Other such workflows are available and some are implemented in REANA, a CERN platform for reusable analysis. We are striving for the best interoperability of the CMS open data, and this calls for enabling the use of CMS analysis workflows, initially designed for HEP-specific computing infrastructure, in modern cloud computing environments. “Open Data only really unveils their full power if one knows how to use them, but the computing power demands for a high-energy physics analysis are substantial”, says CERN research physicist Clemens Lange who is exploring the analysis reproducibility effort within CMS, an effort from which the open data users will increasingly benefit in the future. “By having the analysis workflows run using software containers, anyone can make use of them, be it on their institute’s computing cluster or on public cloud compute platforms.”
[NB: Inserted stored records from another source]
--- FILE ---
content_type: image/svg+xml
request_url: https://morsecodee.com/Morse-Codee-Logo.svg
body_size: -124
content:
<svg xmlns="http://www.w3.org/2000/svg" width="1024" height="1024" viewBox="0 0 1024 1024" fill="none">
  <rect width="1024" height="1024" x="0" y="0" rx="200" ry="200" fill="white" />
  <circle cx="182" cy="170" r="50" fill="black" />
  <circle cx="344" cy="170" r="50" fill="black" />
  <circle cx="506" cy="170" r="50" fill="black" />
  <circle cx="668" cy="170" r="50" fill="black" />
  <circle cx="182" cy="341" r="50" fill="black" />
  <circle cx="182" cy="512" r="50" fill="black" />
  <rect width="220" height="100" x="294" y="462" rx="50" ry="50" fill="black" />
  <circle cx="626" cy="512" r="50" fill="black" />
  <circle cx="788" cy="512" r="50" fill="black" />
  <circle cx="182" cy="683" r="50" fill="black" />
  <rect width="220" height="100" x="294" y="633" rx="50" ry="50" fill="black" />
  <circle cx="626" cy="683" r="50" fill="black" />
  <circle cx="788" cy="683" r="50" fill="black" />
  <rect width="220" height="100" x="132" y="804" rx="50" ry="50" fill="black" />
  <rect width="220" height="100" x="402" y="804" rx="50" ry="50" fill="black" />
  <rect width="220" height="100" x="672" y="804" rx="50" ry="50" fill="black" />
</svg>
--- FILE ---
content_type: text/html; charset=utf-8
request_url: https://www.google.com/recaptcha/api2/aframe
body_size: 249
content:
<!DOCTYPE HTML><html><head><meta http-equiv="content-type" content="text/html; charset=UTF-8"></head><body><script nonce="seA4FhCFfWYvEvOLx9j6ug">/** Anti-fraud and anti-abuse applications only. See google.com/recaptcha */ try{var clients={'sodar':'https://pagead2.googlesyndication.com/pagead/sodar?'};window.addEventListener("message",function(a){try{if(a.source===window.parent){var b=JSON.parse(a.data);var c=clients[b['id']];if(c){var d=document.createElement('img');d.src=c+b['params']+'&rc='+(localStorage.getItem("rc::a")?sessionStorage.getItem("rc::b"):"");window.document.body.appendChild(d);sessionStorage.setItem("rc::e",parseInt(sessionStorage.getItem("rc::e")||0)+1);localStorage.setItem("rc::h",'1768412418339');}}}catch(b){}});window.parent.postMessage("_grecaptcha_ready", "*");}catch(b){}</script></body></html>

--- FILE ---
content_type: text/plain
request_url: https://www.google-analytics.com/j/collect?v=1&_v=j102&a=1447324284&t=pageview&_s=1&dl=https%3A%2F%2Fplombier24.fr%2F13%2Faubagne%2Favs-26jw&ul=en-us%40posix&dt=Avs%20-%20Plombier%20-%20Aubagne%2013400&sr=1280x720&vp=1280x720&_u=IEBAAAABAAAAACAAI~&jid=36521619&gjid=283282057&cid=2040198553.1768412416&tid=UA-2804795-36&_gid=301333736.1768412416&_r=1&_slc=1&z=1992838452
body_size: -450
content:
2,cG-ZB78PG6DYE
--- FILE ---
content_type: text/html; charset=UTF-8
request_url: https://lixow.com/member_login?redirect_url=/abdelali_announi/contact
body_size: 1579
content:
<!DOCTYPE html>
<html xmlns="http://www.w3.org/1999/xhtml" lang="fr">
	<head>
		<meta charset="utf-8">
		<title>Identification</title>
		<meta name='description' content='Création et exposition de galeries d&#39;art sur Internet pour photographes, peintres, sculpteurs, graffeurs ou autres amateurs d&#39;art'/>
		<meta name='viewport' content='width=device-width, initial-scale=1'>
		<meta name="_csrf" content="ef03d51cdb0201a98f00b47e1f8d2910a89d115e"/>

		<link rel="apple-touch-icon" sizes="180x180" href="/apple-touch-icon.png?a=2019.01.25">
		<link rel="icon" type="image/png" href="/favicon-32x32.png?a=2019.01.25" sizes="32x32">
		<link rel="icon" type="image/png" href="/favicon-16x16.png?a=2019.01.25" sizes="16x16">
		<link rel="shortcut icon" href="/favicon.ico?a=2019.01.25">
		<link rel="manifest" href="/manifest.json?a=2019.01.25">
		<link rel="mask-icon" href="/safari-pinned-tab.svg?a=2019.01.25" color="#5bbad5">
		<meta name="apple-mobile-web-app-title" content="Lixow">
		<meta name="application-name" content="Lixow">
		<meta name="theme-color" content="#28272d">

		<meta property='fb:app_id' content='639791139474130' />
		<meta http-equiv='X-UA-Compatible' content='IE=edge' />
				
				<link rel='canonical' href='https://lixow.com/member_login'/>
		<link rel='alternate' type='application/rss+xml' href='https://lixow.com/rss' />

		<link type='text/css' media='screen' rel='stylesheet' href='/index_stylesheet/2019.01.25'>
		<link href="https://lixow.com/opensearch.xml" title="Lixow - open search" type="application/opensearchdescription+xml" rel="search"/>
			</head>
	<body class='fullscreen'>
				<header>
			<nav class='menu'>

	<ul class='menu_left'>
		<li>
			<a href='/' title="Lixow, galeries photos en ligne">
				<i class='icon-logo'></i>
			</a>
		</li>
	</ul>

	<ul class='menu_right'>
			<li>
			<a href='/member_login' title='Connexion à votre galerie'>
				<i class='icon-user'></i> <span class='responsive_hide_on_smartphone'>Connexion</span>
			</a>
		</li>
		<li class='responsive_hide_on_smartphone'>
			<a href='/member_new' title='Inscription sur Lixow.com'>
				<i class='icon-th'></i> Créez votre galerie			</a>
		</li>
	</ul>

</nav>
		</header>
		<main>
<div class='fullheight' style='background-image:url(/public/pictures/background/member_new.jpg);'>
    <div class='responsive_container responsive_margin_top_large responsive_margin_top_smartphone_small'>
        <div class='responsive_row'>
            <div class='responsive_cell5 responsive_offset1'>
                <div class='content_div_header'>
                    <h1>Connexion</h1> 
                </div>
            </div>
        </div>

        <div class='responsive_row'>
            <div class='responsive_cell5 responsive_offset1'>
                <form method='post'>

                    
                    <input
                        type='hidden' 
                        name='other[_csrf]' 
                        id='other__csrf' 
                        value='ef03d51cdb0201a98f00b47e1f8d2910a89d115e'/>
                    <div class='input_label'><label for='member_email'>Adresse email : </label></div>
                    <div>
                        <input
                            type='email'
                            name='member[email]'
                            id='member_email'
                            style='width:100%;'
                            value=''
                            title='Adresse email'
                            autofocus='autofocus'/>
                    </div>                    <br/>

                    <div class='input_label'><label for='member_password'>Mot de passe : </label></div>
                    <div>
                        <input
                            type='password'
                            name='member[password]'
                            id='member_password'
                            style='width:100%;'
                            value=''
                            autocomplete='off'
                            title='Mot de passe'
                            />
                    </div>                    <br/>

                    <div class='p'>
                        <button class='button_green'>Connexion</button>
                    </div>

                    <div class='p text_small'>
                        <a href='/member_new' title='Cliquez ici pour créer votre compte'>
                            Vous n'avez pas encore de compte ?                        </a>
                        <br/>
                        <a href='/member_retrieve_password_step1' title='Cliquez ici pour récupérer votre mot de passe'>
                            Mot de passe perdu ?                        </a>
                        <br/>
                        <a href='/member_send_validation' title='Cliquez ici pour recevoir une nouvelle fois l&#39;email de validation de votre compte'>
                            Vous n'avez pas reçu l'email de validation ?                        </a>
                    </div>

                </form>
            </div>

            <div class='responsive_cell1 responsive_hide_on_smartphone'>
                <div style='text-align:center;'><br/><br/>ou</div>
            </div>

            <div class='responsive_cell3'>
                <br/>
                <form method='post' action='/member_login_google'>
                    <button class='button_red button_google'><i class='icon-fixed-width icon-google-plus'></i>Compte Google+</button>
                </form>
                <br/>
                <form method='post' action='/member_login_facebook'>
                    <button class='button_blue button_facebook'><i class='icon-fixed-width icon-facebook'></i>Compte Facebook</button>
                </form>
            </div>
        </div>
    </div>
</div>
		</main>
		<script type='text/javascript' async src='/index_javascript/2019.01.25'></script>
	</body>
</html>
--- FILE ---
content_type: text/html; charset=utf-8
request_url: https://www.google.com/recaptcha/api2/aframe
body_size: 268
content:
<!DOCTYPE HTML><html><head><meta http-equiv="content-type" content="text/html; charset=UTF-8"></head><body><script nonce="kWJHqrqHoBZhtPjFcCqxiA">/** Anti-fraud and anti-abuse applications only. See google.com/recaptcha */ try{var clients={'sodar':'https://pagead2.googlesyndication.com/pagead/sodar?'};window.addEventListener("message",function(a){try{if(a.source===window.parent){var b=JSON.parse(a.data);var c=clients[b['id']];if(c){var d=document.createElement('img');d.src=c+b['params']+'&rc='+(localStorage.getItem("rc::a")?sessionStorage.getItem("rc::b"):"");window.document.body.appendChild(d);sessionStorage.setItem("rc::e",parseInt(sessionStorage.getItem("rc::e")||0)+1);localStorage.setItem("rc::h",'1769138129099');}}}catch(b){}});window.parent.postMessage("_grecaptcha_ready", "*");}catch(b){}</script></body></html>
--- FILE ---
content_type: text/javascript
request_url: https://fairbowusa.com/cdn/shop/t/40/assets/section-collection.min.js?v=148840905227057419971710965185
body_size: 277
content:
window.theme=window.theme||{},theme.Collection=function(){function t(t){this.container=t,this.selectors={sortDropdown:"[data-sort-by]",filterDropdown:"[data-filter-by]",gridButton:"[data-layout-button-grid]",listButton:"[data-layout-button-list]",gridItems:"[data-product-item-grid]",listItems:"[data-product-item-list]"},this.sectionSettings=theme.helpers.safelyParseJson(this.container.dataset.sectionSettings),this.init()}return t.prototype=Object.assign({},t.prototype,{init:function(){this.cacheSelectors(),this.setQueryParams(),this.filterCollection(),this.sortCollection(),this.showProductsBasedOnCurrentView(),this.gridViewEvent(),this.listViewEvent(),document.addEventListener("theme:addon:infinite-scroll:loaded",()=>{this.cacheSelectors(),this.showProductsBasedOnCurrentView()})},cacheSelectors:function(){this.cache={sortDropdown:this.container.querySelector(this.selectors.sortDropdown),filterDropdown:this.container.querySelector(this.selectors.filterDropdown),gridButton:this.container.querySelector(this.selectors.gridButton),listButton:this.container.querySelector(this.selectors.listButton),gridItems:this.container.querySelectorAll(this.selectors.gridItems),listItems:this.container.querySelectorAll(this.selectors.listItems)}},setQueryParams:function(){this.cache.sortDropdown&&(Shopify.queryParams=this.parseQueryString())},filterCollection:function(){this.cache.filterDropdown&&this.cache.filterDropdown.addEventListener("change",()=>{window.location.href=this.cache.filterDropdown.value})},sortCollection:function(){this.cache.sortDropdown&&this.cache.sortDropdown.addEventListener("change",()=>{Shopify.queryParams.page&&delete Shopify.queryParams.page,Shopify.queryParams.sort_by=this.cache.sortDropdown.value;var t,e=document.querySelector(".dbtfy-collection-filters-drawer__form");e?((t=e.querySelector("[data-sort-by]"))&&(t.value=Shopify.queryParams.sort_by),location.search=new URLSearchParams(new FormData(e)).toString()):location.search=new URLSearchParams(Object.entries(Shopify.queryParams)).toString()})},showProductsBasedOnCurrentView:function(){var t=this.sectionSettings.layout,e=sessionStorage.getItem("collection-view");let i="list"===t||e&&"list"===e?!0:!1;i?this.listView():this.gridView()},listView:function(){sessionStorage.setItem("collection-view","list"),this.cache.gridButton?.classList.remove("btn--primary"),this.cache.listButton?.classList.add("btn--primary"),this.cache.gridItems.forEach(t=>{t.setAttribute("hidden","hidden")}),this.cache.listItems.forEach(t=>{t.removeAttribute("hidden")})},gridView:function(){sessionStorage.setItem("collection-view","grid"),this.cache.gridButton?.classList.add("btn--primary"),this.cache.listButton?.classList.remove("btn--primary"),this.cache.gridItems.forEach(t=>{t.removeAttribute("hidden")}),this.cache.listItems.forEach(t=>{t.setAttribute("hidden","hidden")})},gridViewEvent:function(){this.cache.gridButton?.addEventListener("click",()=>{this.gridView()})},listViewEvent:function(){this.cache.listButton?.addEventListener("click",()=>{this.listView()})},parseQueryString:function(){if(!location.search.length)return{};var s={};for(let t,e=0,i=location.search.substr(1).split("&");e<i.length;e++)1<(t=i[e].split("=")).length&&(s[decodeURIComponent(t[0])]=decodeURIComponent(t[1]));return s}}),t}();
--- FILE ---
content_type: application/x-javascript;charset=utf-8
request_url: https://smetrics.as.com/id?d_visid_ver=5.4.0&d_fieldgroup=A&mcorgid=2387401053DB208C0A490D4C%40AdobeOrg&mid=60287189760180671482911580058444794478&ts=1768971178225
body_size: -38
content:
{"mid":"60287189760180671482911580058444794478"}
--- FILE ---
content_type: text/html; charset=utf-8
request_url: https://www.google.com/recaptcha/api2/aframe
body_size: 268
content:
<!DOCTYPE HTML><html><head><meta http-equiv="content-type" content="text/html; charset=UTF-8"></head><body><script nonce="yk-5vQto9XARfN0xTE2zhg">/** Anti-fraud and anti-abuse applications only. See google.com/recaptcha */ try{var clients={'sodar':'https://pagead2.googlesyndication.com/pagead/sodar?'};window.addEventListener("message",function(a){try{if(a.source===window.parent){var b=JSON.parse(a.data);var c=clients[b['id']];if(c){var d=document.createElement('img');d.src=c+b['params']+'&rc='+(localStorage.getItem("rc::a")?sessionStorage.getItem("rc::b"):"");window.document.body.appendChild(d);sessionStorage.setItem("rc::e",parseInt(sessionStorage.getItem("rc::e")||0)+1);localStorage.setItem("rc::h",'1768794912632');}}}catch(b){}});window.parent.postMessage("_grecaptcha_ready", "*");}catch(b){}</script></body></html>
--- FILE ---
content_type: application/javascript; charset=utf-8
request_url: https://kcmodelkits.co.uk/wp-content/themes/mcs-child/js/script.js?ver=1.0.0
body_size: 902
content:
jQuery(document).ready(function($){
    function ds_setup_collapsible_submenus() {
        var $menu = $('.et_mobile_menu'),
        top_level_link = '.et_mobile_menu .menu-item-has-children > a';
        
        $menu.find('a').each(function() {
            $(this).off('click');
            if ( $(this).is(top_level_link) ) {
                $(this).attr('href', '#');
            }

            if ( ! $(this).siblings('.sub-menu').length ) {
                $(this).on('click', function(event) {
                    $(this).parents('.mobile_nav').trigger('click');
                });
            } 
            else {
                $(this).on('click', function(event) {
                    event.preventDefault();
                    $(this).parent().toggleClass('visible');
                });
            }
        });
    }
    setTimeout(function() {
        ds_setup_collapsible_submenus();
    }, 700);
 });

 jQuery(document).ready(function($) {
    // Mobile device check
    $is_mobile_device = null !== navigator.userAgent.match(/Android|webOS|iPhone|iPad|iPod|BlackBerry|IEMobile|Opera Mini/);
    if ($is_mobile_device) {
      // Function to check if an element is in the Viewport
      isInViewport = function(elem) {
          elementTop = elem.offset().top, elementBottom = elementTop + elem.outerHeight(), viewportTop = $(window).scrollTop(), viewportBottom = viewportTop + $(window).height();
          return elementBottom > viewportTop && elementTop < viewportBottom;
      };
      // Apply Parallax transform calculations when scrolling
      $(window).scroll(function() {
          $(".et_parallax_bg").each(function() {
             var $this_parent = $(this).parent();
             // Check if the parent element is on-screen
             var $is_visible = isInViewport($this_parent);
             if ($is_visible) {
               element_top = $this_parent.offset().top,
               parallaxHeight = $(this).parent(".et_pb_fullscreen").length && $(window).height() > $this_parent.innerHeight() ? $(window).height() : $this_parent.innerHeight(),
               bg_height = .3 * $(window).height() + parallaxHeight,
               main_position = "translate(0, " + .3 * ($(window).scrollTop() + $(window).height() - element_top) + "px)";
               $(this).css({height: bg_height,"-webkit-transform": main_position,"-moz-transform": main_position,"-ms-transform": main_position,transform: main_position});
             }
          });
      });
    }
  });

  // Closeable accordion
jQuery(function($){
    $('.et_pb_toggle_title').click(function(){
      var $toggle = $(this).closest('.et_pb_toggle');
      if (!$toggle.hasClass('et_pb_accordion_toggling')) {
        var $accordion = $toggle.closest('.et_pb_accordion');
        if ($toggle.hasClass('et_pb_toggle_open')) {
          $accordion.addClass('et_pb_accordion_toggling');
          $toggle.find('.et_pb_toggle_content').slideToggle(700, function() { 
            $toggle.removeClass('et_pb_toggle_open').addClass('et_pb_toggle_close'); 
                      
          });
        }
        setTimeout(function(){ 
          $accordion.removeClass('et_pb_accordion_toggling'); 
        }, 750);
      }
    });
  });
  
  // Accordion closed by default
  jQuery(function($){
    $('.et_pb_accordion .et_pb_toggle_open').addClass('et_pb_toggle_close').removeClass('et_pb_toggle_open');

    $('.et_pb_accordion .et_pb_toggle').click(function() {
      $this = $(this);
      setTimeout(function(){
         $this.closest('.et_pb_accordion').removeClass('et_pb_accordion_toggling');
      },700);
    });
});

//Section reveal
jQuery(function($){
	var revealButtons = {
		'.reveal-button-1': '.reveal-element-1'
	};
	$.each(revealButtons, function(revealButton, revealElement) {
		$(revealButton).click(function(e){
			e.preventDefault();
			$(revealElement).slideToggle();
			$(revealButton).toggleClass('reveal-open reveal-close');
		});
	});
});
Also new in this release are enhanced search functions for simplified datasets, widely used in education. This functionality was suggested by the participants of the workshop for teachers on use of open data, and makes it easier for educators to navigate in the CERN Open Data portal. The datasets for education can now be searched based on the number of events, or on the contents of the datasets.

All CMS open data are released into the public domain under the Creative Commons CC0 waiver via the CERN Open Data portal. The portal is openly developed on GitHub by the CERN Information Technology team in cooperation with the experimental collaborations. CMS would like to thank CERN for providing resources and expertise to build and maintain the portal. We would also like to acknowledge the continuous effort of many of our collaboration members who have helped us release this latest batch of CMS open data.